6:紅玉の飛竜イール(セレスティア9歳)

 ユージィンが乗ってきた飛竜は、セレスティアがお気に入りの場所、敷地内の丘の上で待っていた。


 「イール!」


セレスティアが赤い飛竜の名を呼ぶと、飛竜が喉を鳴らした。


 『キュルル』


 「イール久しぶりだね!元気そうで良かった!」


 セレスティアはイールの足に抱き着いた。飛竜は馬の大きさの3倍ほど、高さにして3m以上の体長である。だが、イールはメスの飛竜のせいか他の飛竜よりは若干小柄ではあった。そしてイールはかなり光沢のある綺麗目の赤い鱗に覆われた美しい飛竜であることから『紅玉の飛竜』と呼ばれていた。


 「はは、イールも喜んでるよ。」


 「うん、叔父様私にもわかるよ!」


 飛竜は基本タッグを組んだ人間以外とは馴れ合いをしないのだが、なぜかイールはセレスティアには、一目見た時から懐いていた。


 「うん、相変わらず赤い鱗がとても綺麗ね。こういう色はなかなかないんじゃないかしら?」


 『キュル!』


 「『よくわかってるじゃない!』だってさ。」


 「フフ、イールったら自信家さんね。」


 イールを見ると、どーだと言わんばかりのどや顔をしているのはセレスティアにも見てとれた。  


 「相変わらず叔父様は、イールの言葉がわかるのね、私も何となくはわかるけど、詳細にはまだまだわからないわ。残念。」


 「いや、その年で何となくでも、わかるのなら凄いと思うよ。」


 「ホント?」


 セレスティアは嬉しくなり一瞬パアと顔が明るくなったが、ハッとしてすぐに落ち込んでしまった。


 「う~竜騎士なりたいなぁ。ダメ元でいいから受けさせてくれないかなぁ、『竜の御目通り』」


 「そうだね、なかなか今までなかったことを覆すのは難しいけれど、セレスなら、変えられるかもしれないな。」


 「ホント?!叔父様!」


 ユージィンはいつもは柔らかな表情をしているのが常ではあるのだが、この時は妙に真剣な顔で、セレスティアを見据えて言葉を放った。


 「これは竜騎士だけにとは限らないけど、チャンスはどこに転がっているかわからないからね、最後まで諦めない事だ。」


 「・・・・ありがとう、叔父様。私今まで竜騎士に女性がいなかったから諦めかけていたけれど・・・そうよね。諦めちゃったらそこで終わっちゃうもの。私最後まで諦めないわ。足掻いて見せる!」


 セレスティアは笑顔でユージィンに誓った。


 「あぁ、それでこそローエングリン家の子供だ。

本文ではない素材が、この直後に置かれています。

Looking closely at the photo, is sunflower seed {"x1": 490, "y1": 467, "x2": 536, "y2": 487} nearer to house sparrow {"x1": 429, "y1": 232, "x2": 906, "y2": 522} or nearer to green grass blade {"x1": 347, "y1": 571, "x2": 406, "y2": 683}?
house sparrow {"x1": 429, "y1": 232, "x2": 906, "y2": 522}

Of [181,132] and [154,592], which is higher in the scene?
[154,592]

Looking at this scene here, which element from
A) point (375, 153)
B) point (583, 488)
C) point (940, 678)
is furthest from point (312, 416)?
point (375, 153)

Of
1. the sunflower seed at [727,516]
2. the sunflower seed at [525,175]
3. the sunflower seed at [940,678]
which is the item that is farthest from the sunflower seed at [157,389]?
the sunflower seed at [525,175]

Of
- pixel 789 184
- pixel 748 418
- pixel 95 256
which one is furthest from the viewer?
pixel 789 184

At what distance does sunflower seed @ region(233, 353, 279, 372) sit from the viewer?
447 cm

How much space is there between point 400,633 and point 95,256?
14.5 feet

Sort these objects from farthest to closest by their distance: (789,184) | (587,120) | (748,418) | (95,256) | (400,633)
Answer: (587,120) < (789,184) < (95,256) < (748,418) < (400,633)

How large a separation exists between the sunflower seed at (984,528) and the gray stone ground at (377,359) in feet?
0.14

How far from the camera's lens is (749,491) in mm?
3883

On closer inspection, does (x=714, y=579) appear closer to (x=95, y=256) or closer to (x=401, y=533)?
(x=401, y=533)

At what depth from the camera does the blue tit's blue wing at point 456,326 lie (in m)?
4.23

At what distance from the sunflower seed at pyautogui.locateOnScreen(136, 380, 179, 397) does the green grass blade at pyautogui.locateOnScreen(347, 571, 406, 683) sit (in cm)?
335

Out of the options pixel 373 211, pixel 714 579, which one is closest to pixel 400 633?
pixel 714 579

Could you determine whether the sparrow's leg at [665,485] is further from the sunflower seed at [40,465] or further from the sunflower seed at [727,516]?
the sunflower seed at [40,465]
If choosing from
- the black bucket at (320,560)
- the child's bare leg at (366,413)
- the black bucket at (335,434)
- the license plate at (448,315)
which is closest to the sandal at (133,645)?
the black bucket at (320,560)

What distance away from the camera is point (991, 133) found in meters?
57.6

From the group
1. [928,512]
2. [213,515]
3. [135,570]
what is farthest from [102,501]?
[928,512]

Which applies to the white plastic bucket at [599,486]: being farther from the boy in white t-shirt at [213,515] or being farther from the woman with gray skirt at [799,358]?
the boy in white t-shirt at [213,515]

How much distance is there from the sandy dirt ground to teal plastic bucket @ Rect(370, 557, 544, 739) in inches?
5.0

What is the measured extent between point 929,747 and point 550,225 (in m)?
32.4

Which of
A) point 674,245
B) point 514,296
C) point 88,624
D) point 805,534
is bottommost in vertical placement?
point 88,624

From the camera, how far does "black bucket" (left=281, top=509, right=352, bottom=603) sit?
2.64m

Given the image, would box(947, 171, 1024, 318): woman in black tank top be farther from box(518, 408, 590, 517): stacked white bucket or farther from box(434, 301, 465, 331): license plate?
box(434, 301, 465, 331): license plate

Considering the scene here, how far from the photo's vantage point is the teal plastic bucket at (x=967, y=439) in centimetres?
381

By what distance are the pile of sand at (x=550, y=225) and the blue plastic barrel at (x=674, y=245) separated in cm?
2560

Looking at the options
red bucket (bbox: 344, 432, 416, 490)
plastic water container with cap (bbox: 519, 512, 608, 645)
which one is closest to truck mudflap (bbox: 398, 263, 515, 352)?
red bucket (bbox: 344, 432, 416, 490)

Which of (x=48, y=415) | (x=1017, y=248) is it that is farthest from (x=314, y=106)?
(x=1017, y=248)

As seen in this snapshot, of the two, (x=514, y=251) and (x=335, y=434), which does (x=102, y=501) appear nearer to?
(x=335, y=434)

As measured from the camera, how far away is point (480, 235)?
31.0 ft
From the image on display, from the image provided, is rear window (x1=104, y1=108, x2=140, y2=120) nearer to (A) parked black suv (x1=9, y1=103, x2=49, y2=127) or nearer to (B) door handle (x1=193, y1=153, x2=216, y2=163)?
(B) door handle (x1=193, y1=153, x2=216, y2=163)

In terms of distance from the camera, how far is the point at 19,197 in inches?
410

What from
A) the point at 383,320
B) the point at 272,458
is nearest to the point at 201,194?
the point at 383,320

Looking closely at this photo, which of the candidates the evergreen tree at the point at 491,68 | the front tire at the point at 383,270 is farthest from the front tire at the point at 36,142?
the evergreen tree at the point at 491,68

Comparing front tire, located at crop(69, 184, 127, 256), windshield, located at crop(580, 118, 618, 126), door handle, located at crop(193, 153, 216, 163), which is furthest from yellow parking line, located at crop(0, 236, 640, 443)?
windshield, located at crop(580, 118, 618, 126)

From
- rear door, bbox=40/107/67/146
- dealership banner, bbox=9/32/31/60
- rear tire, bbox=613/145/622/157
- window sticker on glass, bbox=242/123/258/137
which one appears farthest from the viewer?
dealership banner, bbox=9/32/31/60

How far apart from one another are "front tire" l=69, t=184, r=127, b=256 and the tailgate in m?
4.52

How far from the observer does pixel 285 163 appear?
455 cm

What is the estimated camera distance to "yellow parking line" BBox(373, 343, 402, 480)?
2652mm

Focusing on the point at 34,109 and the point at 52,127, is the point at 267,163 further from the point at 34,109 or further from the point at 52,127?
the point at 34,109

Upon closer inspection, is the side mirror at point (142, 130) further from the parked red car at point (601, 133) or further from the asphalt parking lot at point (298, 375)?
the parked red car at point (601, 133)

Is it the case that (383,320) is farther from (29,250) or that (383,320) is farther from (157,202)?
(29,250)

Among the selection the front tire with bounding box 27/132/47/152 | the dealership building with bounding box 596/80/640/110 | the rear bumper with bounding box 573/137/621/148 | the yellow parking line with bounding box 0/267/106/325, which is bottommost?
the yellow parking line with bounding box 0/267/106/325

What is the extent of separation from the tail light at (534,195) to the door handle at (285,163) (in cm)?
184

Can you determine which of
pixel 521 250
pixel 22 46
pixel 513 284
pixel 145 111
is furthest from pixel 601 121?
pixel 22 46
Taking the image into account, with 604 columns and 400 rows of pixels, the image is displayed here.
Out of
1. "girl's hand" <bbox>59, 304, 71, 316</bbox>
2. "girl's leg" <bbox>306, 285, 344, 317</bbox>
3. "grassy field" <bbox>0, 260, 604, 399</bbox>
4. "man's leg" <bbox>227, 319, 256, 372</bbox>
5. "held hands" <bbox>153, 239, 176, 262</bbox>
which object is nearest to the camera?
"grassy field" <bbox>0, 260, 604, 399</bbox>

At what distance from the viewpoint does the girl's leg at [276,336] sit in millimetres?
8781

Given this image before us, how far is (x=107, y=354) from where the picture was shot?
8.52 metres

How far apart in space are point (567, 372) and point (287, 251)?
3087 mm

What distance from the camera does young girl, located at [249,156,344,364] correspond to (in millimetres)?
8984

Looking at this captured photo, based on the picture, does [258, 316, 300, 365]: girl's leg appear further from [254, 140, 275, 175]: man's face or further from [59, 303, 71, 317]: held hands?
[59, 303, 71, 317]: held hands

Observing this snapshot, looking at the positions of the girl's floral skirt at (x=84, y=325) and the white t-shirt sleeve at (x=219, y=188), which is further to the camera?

」


 「叔父様、ありがとうね。」


 「いや、別に僕は大したことは言ってないよ、だけどあっちは結局そのままにするのかい?」


 「お義母様とソフィアね。うん、とりあえずはいいかなって。」


 「ま、僕としては正直なところは不本意だけど、セレスが待ったをかけるなら、まだ黙っておくよ。」


 「ごめんね、叔父様。」


 『キュルルル!!!』


 「あ、イールも怒ってくれてるのね?ごめんね、せっかくイールが気付いて叔父様にわざわざ教えてくれたのに。」


 そう、飛竜のイールは悪意に敏感だったため、義母のジョアンナや義妹のソフィアがセレスティアに悪意を放っていることに気付いたのだ。それをパートナーであるユージィンに伝えたため、ユージィンはセレスティアが不当な扱いを受けていることに気付いたのだ。

 普段は当然身内には見られないように、セレスティアに対して意地悪をしているが、もちろん人目がある(使用人以外)ところでは繕ってはいたけれど、心の内は隠せるはずもなく放たれる敵意は、イールにはバレバレだったのだ。


 「あ、そういえばイール、私のことで何かあるんだよね?悪化って何のことかわかる?」


 セレスティアがイールに話しかけると、イールはチラッとユージィンの方に目線を向け、


 『キュルキュル、キュルルル』


 「・・・ふむ、なるほどな。さっきも言ったけど詳しくはわからない。だけどあの義母と義妹は何か仕掛けてくるから気を付けろだって。」


 イールは悪意に敏感だ。義母ジョアンナと義妹のソフィアの悪意に作為的なものがあると感じ取ったらしく、それをユージィンに伝えたのだ。


 「仕掛けてくる?」


 ただならぬ言葉に、さすがに前向きなセレスティアでも動揺した。


 だが、この言葉の意味は早々に知ることとなった。